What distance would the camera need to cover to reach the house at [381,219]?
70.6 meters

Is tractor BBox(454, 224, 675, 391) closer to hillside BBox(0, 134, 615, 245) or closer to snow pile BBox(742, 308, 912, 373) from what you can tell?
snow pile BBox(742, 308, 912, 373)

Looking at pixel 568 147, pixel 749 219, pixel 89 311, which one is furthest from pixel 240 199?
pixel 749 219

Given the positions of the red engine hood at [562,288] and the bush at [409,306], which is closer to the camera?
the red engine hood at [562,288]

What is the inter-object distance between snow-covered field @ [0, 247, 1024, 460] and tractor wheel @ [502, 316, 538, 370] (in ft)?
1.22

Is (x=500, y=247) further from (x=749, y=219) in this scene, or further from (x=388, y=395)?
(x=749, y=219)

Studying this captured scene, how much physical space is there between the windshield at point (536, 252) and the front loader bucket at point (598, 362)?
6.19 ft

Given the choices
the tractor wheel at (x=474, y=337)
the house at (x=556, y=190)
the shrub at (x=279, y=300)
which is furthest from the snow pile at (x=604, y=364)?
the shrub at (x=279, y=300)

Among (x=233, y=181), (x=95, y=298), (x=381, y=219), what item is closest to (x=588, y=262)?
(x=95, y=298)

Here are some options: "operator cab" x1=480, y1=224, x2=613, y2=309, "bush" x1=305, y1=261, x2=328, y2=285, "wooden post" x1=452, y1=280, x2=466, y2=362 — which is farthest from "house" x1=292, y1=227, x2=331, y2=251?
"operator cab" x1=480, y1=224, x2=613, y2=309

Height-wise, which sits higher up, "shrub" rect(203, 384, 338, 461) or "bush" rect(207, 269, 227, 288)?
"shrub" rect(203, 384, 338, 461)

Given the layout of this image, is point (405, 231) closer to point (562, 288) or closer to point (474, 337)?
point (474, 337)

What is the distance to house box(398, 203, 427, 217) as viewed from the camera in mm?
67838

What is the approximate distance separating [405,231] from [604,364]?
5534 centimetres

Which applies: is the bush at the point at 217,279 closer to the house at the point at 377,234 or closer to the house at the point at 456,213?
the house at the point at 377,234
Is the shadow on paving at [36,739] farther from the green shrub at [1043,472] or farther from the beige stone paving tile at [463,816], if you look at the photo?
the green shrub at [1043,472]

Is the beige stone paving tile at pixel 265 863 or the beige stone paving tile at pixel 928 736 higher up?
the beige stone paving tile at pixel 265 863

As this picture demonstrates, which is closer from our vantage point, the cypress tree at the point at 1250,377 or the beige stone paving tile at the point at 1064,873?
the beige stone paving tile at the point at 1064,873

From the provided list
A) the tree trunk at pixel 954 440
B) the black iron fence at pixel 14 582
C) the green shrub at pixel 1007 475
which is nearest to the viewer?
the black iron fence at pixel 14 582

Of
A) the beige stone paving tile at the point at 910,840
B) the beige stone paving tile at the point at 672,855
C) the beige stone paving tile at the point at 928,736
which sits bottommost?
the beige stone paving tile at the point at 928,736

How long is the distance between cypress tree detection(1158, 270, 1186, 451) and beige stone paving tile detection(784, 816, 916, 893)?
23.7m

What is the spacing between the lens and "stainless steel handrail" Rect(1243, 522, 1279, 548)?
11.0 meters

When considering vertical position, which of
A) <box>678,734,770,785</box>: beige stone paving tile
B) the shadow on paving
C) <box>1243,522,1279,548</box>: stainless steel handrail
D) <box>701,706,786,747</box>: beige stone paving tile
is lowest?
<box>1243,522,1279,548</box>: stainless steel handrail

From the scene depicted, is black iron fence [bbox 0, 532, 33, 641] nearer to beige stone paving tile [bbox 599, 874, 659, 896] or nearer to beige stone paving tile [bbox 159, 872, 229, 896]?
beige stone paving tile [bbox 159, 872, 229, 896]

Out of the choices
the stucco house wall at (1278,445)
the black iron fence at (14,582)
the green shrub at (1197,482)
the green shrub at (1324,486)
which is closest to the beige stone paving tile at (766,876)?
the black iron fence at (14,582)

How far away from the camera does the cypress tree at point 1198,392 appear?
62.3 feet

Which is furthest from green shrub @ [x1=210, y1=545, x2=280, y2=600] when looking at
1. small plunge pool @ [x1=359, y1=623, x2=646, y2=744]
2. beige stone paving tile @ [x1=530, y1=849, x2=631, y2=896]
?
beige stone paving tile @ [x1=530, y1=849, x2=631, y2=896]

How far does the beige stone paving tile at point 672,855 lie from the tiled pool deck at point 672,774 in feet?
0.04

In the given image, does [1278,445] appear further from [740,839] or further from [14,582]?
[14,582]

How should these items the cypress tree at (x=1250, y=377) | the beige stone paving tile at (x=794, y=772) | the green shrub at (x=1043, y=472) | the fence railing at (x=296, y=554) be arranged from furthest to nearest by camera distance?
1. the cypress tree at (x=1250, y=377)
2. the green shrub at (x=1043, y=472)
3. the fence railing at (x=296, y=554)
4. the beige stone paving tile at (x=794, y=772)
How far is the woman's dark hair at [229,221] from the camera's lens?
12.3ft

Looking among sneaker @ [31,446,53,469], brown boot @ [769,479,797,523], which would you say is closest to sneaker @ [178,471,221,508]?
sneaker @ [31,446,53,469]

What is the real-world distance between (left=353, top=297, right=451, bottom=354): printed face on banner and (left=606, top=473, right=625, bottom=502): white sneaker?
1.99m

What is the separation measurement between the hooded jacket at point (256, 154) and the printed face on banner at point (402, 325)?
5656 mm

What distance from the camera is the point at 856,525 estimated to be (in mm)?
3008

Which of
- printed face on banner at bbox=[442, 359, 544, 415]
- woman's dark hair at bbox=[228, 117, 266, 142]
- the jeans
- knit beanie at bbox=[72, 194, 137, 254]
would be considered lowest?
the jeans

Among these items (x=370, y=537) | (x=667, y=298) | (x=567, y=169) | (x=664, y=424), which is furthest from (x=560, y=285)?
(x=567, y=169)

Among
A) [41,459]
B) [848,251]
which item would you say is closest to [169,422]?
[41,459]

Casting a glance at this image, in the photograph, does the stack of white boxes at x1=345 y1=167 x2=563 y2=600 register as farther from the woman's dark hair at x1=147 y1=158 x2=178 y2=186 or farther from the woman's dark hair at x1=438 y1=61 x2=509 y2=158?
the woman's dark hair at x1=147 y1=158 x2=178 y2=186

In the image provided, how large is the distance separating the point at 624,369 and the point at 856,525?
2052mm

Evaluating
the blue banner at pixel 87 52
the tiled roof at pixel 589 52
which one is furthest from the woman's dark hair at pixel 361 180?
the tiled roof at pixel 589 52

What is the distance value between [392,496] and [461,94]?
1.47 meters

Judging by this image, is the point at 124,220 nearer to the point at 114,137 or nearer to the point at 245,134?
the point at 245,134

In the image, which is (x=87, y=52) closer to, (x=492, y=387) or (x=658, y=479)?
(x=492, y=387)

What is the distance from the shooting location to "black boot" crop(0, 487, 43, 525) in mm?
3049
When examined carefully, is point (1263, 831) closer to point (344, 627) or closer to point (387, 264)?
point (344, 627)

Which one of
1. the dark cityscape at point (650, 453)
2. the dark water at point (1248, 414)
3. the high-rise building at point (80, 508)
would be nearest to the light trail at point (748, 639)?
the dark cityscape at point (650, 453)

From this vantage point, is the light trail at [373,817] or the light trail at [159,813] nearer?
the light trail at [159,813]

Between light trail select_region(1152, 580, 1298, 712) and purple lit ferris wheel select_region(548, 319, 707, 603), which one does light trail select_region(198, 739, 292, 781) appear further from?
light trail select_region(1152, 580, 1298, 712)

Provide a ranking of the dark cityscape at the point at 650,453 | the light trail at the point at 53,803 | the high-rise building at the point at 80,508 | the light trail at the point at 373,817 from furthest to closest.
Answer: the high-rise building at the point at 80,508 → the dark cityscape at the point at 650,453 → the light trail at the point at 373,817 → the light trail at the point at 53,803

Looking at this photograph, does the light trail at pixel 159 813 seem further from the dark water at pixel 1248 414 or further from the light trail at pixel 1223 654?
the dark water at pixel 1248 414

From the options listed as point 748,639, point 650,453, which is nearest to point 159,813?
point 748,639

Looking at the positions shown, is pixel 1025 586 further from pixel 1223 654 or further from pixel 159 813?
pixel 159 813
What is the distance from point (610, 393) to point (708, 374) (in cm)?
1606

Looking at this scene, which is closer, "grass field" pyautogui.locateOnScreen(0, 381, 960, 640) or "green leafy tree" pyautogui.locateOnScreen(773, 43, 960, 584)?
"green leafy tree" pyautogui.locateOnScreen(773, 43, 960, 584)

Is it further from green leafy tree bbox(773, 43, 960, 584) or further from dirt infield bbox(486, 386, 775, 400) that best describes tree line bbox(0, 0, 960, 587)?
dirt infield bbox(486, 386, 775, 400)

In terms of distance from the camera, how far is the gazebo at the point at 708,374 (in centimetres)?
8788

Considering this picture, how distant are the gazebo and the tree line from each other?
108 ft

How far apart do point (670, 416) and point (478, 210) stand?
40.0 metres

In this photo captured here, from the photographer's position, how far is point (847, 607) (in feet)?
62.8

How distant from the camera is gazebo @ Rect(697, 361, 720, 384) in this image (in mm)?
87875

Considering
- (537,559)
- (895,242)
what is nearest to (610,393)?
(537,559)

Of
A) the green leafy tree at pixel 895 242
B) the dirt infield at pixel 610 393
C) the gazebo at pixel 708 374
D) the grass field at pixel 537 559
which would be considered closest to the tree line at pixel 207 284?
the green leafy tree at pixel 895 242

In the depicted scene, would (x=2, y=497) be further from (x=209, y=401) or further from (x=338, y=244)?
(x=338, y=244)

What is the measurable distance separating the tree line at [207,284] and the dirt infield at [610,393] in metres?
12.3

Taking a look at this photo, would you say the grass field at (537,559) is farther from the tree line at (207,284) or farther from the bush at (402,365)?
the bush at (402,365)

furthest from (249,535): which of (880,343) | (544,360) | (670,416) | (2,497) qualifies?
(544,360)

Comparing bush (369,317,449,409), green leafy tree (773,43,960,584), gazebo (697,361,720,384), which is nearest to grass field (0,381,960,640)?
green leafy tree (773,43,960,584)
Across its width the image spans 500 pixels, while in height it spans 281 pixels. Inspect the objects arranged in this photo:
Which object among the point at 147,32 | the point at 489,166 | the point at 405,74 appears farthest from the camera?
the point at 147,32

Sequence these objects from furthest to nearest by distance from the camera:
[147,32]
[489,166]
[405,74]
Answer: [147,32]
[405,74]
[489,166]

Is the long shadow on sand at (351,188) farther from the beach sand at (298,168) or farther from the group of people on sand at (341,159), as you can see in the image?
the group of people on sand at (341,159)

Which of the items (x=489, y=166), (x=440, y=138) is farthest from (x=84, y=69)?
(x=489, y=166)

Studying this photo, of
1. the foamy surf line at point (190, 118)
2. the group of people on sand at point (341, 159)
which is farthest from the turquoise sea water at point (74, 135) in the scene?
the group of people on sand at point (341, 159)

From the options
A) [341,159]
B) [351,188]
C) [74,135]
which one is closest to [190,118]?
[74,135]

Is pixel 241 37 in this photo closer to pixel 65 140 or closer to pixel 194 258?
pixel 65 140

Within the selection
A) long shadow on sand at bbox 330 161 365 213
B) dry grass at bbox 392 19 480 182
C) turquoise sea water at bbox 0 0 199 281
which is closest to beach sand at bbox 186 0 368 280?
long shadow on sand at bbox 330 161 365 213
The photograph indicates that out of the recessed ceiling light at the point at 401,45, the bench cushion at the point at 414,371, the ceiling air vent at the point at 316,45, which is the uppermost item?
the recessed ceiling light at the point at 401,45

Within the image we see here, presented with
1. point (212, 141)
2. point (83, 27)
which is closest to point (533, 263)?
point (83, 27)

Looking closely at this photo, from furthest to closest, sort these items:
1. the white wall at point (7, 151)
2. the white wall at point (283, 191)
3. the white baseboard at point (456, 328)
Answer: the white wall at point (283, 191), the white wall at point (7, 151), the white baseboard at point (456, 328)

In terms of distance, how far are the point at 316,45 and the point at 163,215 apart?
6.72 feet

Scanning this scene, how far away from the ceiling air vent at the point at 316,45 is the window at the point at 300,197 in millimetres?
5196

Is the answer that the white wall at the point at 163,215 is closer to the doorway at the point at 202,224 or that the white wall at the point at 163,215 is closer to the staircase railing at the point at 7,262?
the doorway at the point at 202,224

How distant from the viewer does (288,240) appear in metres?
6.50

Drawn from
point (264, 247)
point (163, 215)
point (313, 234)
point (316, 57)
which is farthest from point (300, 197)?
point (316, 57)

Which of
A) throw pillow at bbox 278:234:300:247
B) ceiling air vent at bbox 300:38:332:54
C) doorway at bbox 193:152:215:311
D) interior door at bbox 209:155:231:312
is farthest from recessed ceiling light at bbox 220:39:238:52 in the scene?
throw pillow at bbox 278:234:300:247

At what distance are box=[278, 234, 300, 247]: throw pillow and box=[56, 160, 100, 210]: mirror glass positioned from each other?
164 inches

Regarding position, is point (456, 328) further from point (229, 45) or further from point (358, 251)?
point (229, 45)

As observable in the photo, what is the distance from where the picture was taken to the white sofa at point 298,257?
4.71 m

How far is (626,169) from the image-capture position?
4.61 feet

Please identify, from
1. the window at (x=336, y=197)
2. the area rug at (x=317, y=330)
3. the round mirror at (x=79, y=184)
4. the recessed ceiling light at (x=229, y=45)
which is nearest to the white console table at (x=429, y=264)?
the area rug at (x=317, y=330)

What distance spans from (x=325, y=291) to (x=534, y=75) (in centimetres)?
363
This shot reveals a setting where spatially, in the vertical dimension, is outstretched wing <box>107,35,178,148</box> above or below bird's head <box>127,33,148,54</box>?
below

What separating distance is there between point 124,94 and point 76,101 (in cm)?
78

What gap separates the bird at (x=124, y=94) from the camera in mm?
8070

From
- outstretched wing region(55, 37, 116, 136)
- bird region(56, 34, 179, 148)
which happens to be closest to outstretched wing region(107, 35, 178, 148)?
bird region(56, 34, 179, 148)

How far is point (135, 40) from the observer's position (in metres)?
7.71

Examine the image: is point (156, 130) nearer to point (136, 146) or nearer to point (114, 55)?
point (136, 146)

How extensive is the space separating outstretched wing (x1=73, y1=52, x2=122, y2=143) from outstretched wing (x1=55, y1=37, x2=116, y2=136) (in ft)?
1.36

*-*-*

**Aim of the task:** Please reproduce the entries between the lines holding "Here are some" and "11.0 meters", inclusive, switching "cypress tree" to "pine tree" and leaving everything else unchanged.

**Response to the task:**
Here are some options: "operator cab" x1=480, y1=224, x2=613, y2=309, "bush" x1=305, y1=261, x2=328, y2=285, "wooden post" x1=452, y1=280, x2=466, y2=362 — which is farthest from "house" x1=292, y1=227, x2=331, y2=251?
"operator cab" x1=480, y1=224, x2=613, y2=309

Height-wise, which sits higher up, "shrub" rect(203, 384, 338, 461) or "bush" rect(207, 269, 227, 288)?
"shrub" rect(203, 384, 338, 461)

Given the layout of this image, is point (405, 231) closer to point (562, 288) or closer to point (474, 337)?
point (474, 337)

What is the distance to house box(398, 203, 427, 217) as viewed from the camera in mm?
67838

What is the approximate distance separating [405,231] from [604,364]?
5534 centimetres

Which applies: is the bush at the point at 217,279 closer to the house at the point at 377,234 or closer to the house at the point at 456,213?
the house at the point at 377,234
Is the shadow on paving at [36,739] farther from the green shrub at [1043,472] or farther from the beige stone paving tile at [463,816], if you look at the photo?
the green shrub at [1043,472]

Is the beige stone paving tile at pixel 265 863 or the beige stone paving tile at pixel 928 736 higher up?
the beige stone paving tile at pixel 265 863

As this picture demonstrates, which is closer from our vantage point, the pine tree at the point at 1250,377 or the beige stone paving tile at the point at 1064,873?
the beige stone paving tile at the point at 1064,873

From the provided list
A) the tree trunk at pixel 954 440
B) the black iron fence at pixel 14 582
C) the green shrub at pixel 1007 475
which is nearest to the viewer?
the black iron fence at pixel 14 582

Of
A) the beige stone paving tile at the point at 910,840
B) the beige stone paving tile at the point at 672,855
C) the beige stone paving tile at the point at 928,736
which sits bottommost?
the beige stone paving tile at the point at 928,736

How long is the distance between pine tree detection(1158, 270, 1186, 451) and beige stone paving tile detection(784, 816, 916, 893)?
23.7m

What is the spacing between the lens and "stainless steel handrail" Rect(1243, 522, 1279, 548)?
11.0 meters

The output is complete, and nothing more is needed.